The first significant action Yair Lapid took as minister of finance was to raise the special purchase tax on each pack of cigarettes by NIS 2.5 (68 cents).
I’m not a smoker. In my whole life, I’ve smoked fewer than 20 cigarettes and I understand that the health risk from smoking is a proven scientific fact. I saw the X-ray of my father’s lungs before his death and I don’t need any further proof. When I see a friend smoking, I try to convince him to stop. Nonetheless, I find this hike in the excise tax nothing less than despicable.
Facts: Some 450 million packs of cigarettes are sold in Israel annually and the tax increase is slated to inject about NIS 1 billion ($270 million) to the treasury. Israel collected over NIS 5 billion ($1.36M) from the excise tax on cigarettes in 2011. To put this in perspective: This comprises nearly 3% of all tax revenues in Israel. This means that the smokers in Israel provide the funding, for example, for nearly all of the higher education system in Israel.
There is an additional amazing figure in the Ministry of Finance’s data: 7% of the income of the bottom decile goes toward the excise tax on cigarettes. The next three deciles spend “just” 3% of their income on this excise tax, while the top decile expends only 0.33% of its income. Another figure: 20% of Arabs smoke more than one pack a day, compared to 10% of Jews. Others who pay this tax include soldiers, who consume an average of about half a pack a day and pay an excise tax on cigarettes that exceeds their military salaries.
In order to understand the shameless preference for the higher deciles, add the fact that the tax increase was imposed equally on all types of cigarettes, both prestigious and “low-brow” brands; the fact that the upper decile can buy 10 tax-free packs on each trip to Ben-Gurion Airport; and the fact that the tax on cigars is about one-fourth the tax imposed in cigarettes, even though cigars are no less harmful to one’s health.
It is customary to justify this tax by arguing that it rectifies an injustice suffered by non-smokers. The smokers tend to contract serious illnesses that require expensive medical treatments. Why should we, the non-smokers, finance their hedonism and their inability to resist temptation? At least they should pay for the medical expenses for which they are responsible. But even those who wish to exaggerate in assessing the cost of smoking-related medical treatments reach less than NIS 2 billion ($550M) annually. Moreover, this assessment does not take into consideration the “savings” on health expenditures that derive from the early death of smokers. In other words, smoking stinks and is unhealthy, but it does not create an economic burden on the public.

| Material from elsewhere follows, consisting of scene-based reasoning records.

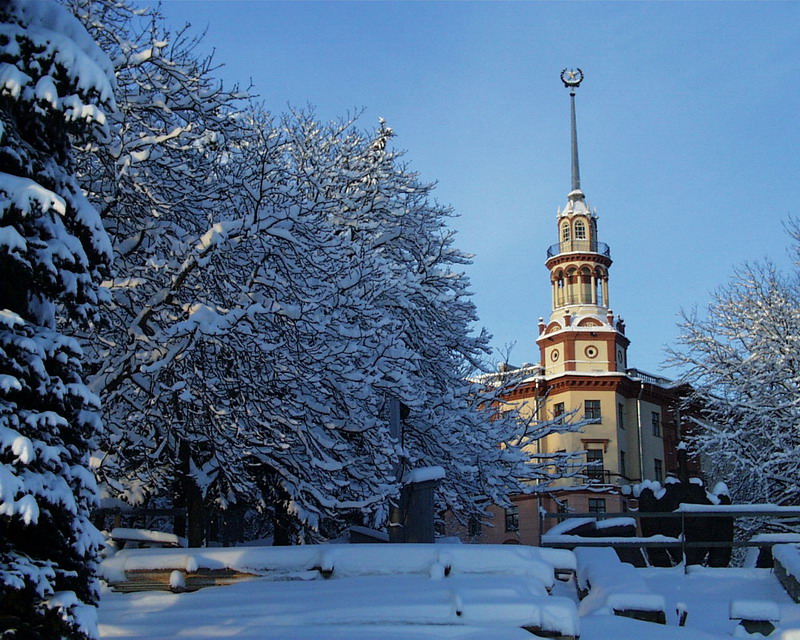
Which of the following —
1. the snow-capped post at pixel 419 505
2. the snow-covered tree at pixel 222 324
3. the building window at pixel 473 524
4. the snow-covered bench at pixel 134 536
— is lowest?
the building window at pixel 473 524

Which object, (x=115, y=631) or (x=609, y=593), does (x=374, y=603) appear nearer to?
(x=115, y=631)

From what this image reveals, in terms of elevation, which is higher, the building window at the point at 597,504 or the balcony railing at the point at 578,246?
the balcony railing at the point at 578,246

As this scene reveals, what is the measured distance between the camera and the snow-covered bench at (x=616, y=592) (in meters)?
8.99

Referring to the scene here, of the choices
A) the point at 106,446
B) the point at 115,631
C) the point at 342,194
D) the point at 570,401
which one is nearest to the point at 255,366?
the point at 106,446

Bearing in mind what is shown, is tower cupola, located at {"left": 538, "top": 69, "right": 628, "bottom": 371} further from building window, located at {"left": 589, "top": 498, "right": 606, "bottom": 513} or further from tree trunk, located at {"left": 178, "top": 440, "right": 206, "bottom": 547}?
tree trunk, located at {"left": 178, "top": 440, "right": 206, "bottom": 547}

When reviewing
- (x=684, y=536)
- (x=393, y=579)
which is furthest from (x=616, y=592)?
(x=684, y=536)

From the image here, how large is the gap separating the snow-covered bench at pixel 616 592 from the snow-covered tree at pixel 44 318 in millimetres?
5441

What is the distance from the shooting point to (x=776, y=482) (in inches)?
1002

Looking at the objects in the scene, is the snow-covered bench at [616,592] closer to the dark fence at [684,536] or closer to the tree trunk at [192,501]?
the dark fence at [684,536]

And there is the paternalistic argument. The government is concerned for its citizens and increases the tax burden for the smokers’ own sake. I don’t accept the government’s right to so blatantly interfere in the lives of individuals, even if it is ostensibly for their own good. At most, one can justify conducting an information campaign and requiring that cautionary skulls be printed on each pack. In any case, the paternalistic argument is not sincere. If there were a bit of truth in it, we would see an excise tax on skiing at Mount Hermon, on fat-rich ice cream and on popcorn dripping with butter at the cinema, not to mention parity in the tax assessed on cigars and cigarettes.
Lapid, as we know, is a serious person. He surely delved into the facts and understood the order he signed. If he were concerned with the smokers instead of covering the deficit, he would look for more effective measures. But the new politician Lapid did what his predecessors did. He understood that the bottom decile, Arab men and foreign workers, have no lobby. Just like every “old” politician, Lapid identified the most accessible ATM in the neighborhood. I’m just surprised by his voters, who did not understand that this time he did indeed keep his promises to take care of them, members of the middle class and above – since they suffer the least harm from this tax.